**Required action**
Your task is to output the listing exactly, leaving every image out.

** Opening Raw data block **

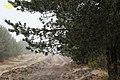 Gralhas, 5470, Portugal - panoramio (9).jpg
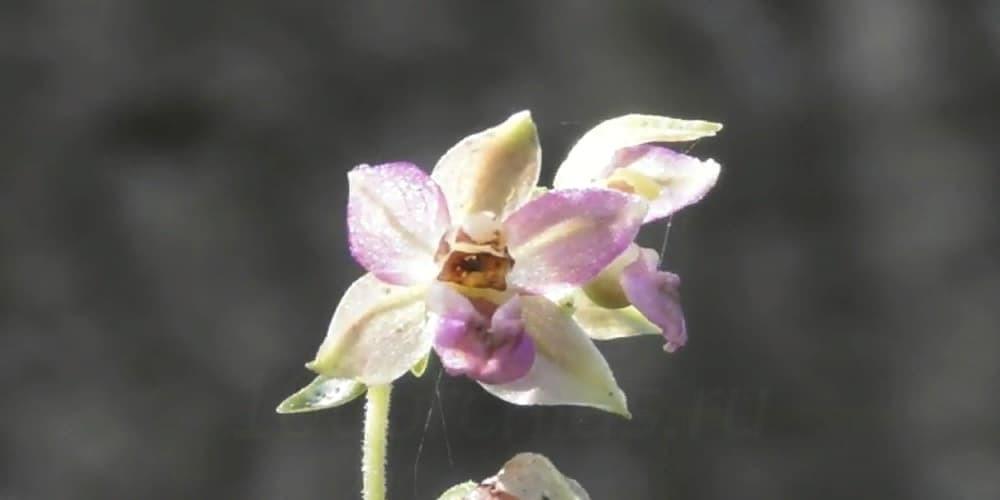 Дремлик11 орхидея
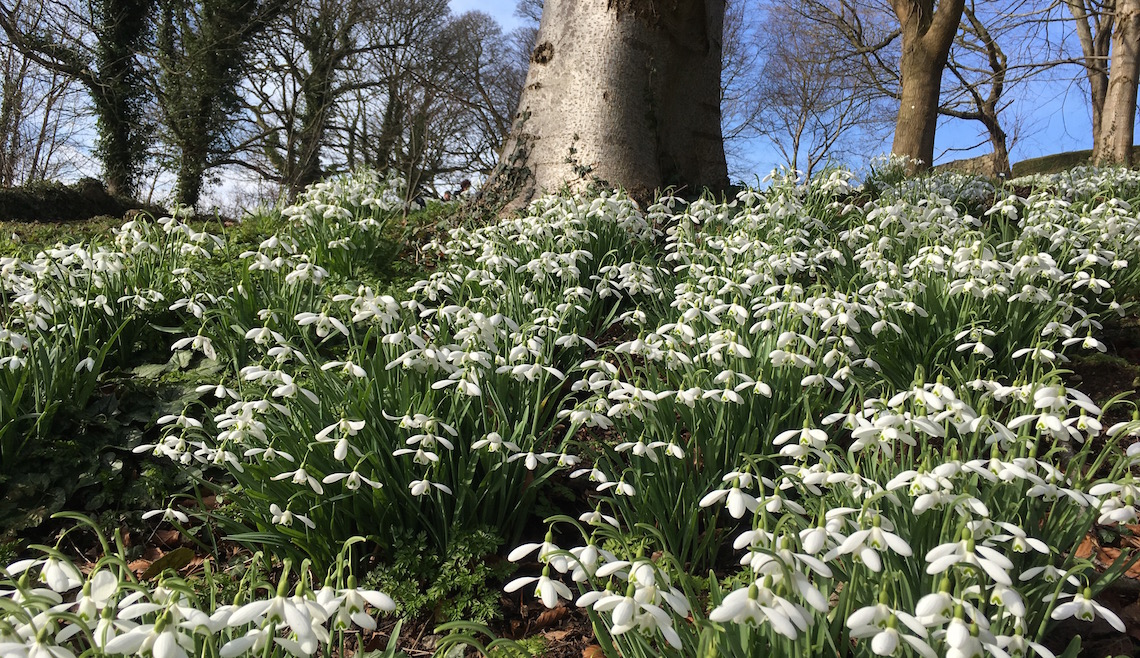 Snowdrops covering the bank at Painswick Rococo Garden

** Closing Raw data block **

**Your solution**
 Gralhas, 5470, Portugal - panoramio (9).jpg
 Дремлик11 орхидея
 Snowdrops covering the bank at Painswick Rococo Garden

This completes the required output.